Fitness after 65 is no one-size-fits-all endeavor

Updated: 2013-04-09 17:30
( Agencies)

Mary Ann Wilson is the creator and host of the "Sit and Be Fit," a senior fitness program that has aired on US public television since 1987.

The majority of her viewers are women over 65.  For that population, she said, the goal of exercise is health and well-being, not physical prowess.

"Gravity has been working on them for 70 years," said Wilson, a registered nurse who specialized in geriatrics. "Gravity is not our friend after many years of pulling our heads, shoulders and upper torsos forward and down."

The 30-minute class includes warm-up, circulation and strength segments, a finger segment (for stiffness), standing for balance, and final relaxation.

Posture, breathing, balance, cognitive functioning and reaction time are among the most important-and neglected-components of elder fitness, she said.

"Focusing on gait is really important because as we age our gait changes," said Wilson.

Karen Peterson, author of "Move with Balance: Healthy Aging Activities for Brain and Body," stresses a mind-body approach in workouts with seniors.
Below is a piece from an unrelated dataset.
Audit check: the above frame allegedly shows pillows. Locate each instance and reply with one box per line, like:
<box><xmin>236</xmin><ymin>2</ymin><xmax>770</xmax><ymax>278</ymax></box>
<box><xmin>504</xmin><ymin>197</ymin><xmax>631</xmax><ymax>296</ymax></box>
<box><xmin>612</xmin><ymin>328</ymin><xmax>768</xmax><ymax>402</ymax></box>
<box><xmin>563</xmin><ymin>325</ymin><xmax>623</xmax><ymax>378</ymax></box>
"In our society it seems people don't really like to do things unless they're good at it already," said Peterson, a kinesiologist based in Maui. "But what the brain likes is to be challenged."

Her exercises include tossing a bean bag to improve reaction time, walking a figure-eight pattern for balance, as well as eye stretches, jaw relaxers, childhood games and cognitive challenges to keep body and mind alert.

"We take balance exercises and add conversation or math problems," she said. "The concept is to always progress, always get more challenging."

To tackle the isolation and diversity of the older population, Peterson initiated a mentoring program in which the fitter seniors work with the frailer.

"Some partners will become friends," she said. "They'll get really turned on."

Experts agree that it's never too late to do something. "Exercise is effective even in the most frail individual," Wilson said. "If they can wiggle their toes, they can exercise."